=== Section Start ===
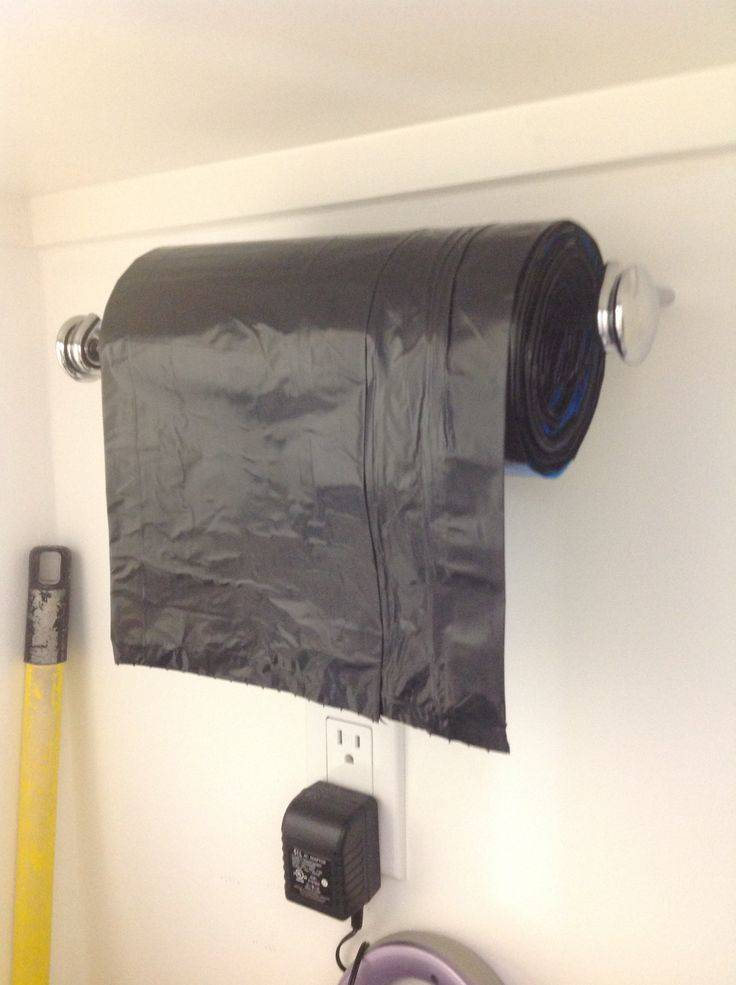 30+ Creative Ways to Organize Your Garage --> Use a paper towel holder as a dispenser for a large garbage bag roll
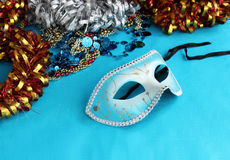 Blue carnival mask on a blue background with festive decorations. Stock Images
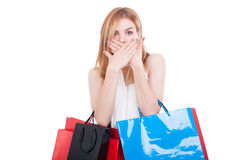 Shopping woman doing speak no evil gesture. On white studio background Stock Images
=== Section End ===
=== Section Start ===
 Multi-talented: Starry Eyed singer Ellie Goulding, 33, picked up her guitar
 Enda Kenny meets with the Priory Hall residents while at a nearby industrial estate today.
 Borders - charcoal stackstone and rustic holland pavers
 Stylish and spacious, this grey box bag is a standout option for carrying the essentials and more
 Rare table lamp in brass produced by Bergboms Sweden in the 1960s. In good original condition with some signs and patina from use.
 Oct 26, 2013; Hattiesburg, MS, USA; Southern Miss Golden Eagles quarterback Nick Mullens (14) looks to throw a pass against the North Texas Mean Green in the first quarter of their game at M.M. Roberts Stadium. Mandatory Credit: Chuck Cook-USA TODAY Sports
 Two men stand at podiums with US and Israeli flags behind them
=== Section End ===
=== Section Start ===
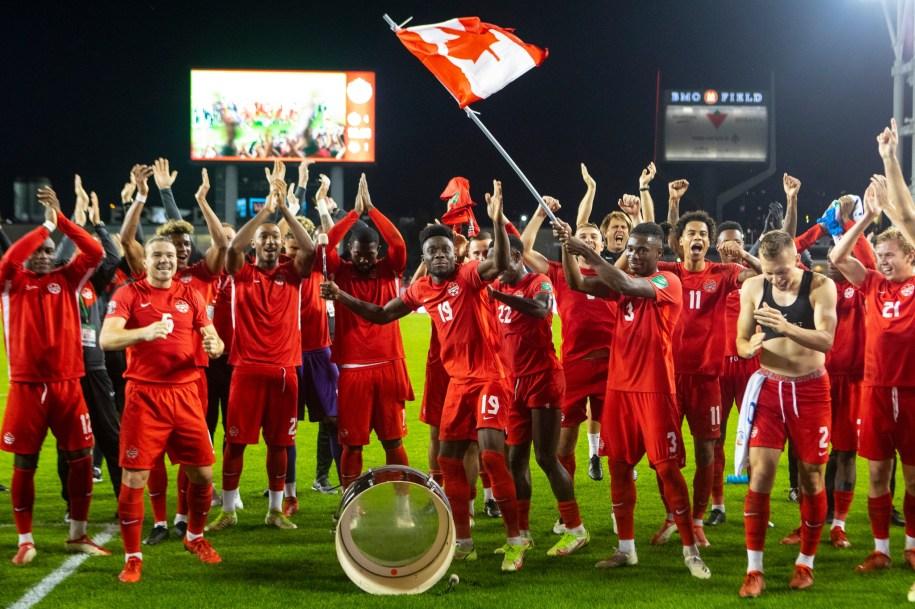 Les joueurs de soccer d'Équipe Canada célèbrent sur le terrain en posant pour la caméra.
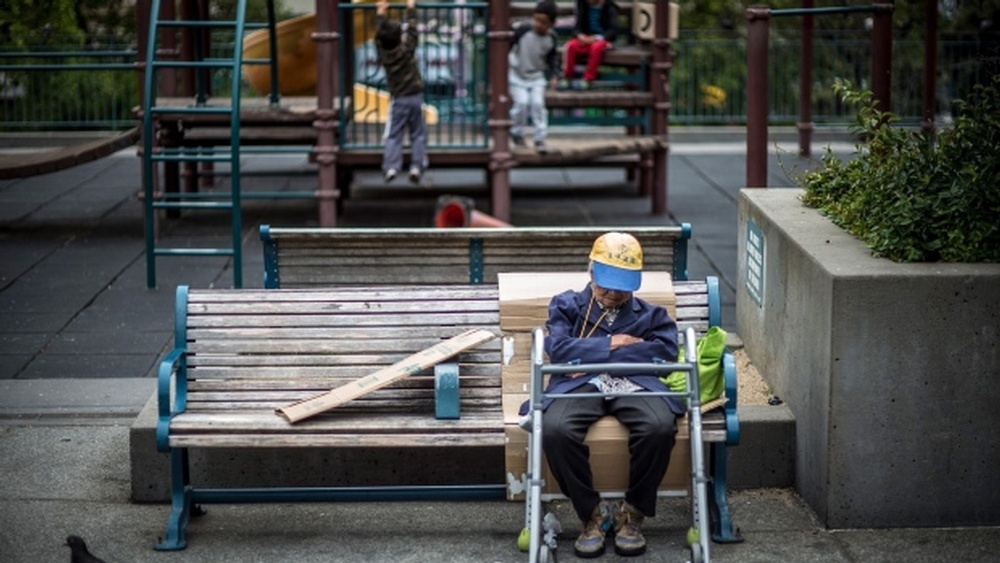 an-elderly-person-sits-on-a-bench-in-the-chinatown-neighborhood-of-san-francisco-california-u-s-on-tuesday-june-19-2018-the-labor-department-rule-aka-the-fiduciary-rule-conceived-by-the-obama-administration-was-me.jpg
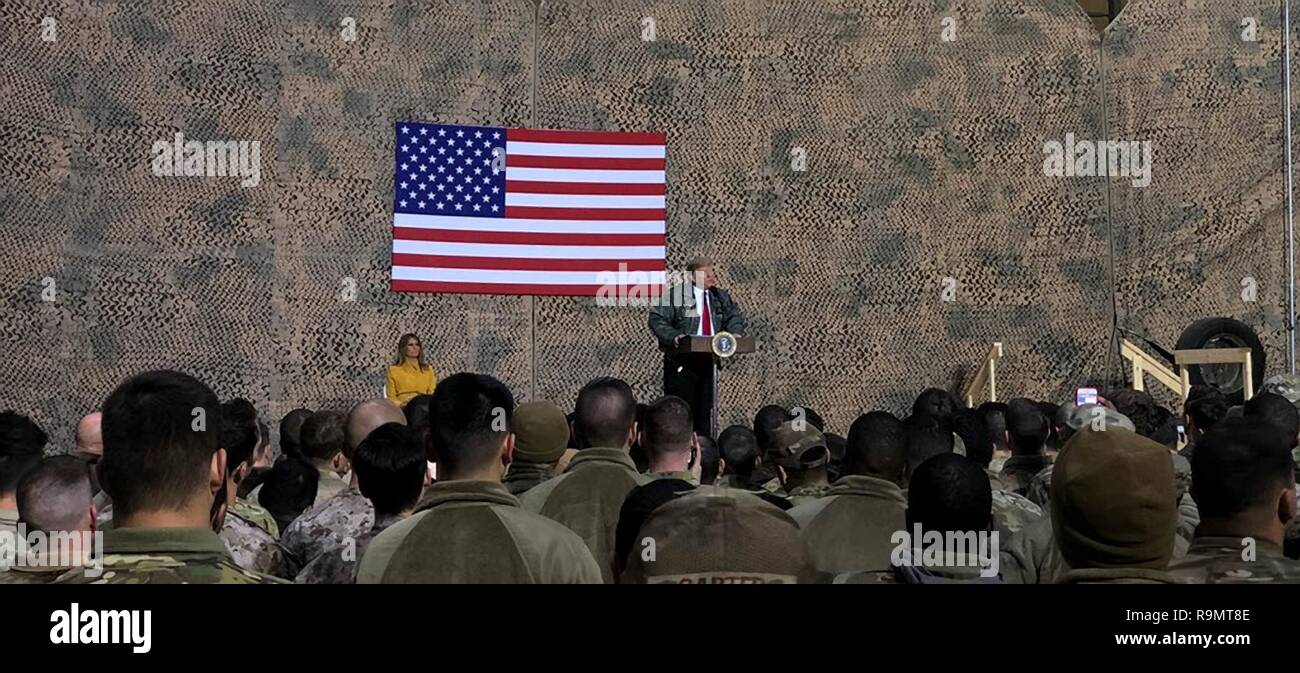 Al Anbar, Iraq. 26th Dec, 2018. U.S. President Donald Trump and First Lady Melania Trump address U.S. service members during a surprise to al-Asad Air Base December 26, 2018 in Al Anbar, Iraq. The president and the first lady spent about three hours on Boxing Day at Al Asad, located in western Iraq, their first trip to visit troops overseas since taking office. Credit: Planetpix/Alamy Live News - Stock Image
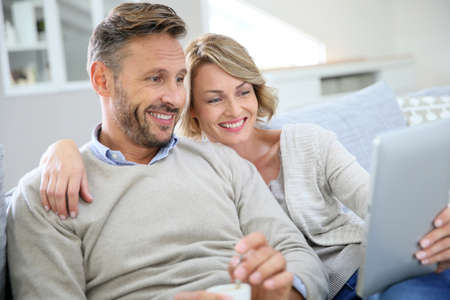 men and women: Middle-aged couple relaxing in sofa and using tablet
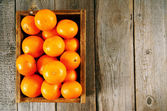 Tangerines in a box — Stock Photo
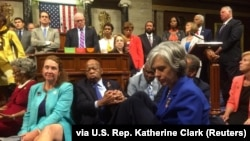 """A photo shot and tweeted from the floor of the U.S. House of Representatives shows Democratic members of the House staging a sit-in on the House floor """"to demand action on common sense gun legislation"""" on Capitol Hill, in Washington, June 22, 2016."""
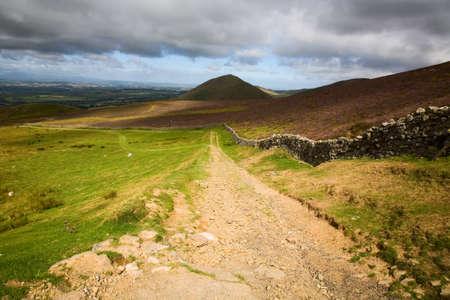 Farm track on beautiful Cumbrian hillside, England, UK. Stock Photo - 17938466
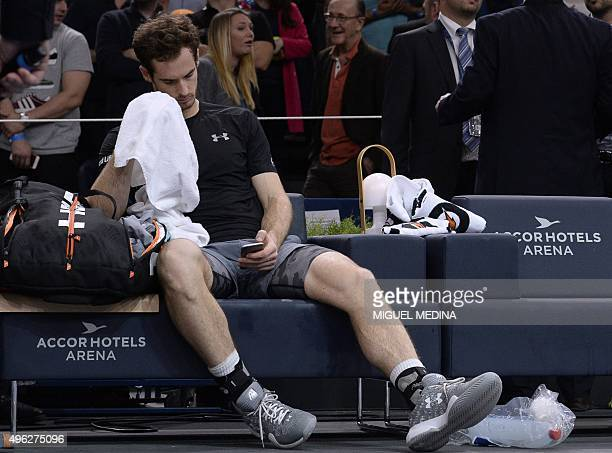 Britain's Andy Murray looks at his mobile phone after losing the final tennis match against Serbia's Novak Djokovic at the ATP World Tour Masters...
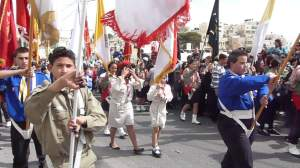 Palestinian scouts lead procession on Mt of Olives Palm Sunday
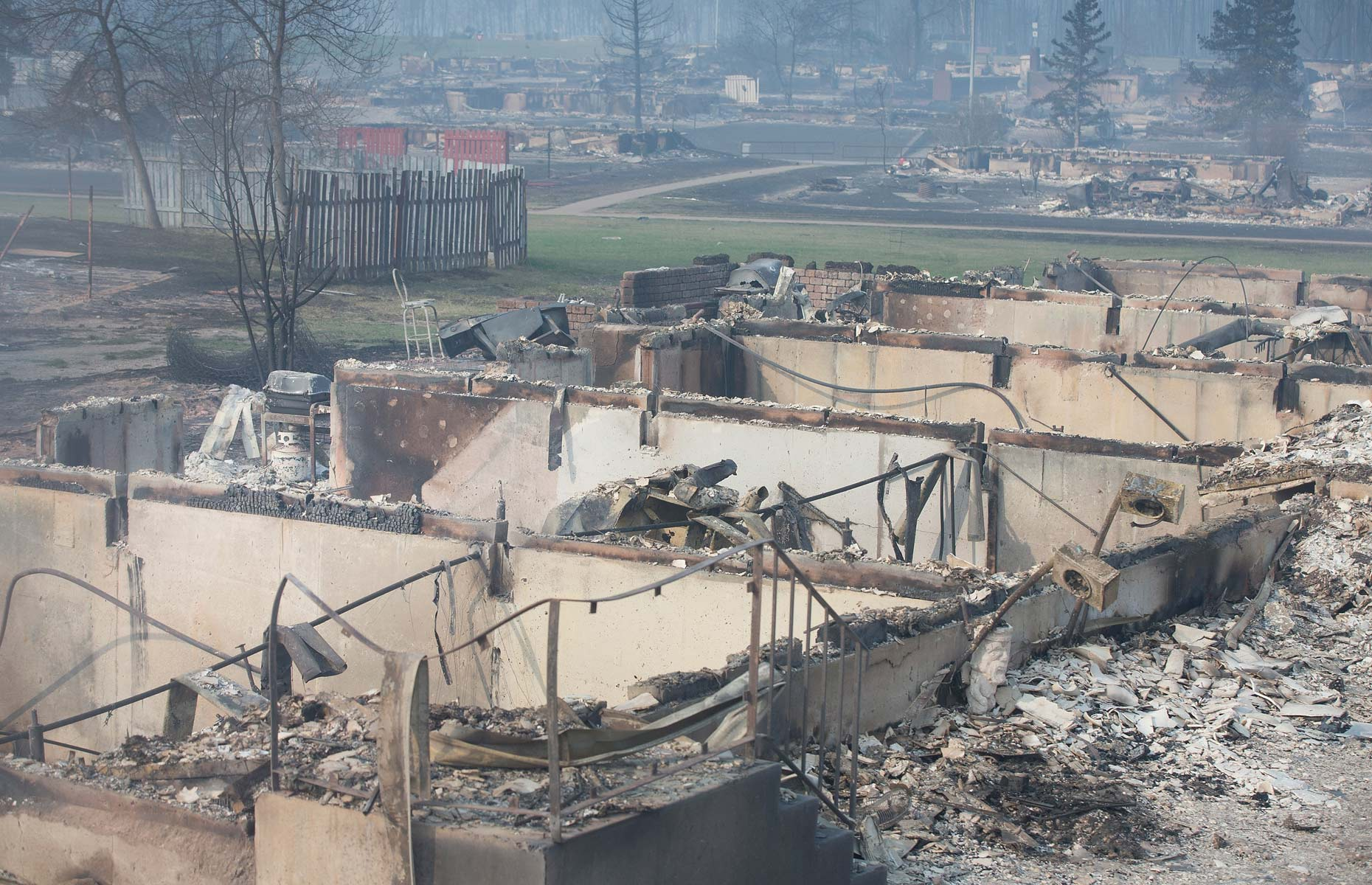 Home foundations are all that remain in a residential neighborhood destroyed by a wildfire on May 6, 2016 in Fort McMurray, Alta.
=== Section End ===
## What is needed
Only one stretch of the entries above is wanted: the lines from the one containing "Enda Kenny meets" through the one containing "Two men stand". Please reproduce it exactly.

## Task output
 Enda Kenny meets with the Priory Hall residents while at a nearby industrial estate today.
 Borders - charcoal stackstone and rustic holland pavers
 Stylish and spacious, this grey box bag is a standout option for carrying the essentials and more
 Rare table lamp in brass produced by Bergboms Sweden in the 1960s. In good original condition with some signs and patina from use.
 Oct 26, 2013; Hattiesburg, MS, USA; Southern Miss Golden Eagles quarterback Nick Mullens (14) looks to throw a pass against the North Texas Mean Green in the first quarter of their game at M.M. Roberts Stadium. Mandatory Credit: Chuck Cook-USA TODAY Sports
 Two men stand at podiums with US and Israeli flags behind them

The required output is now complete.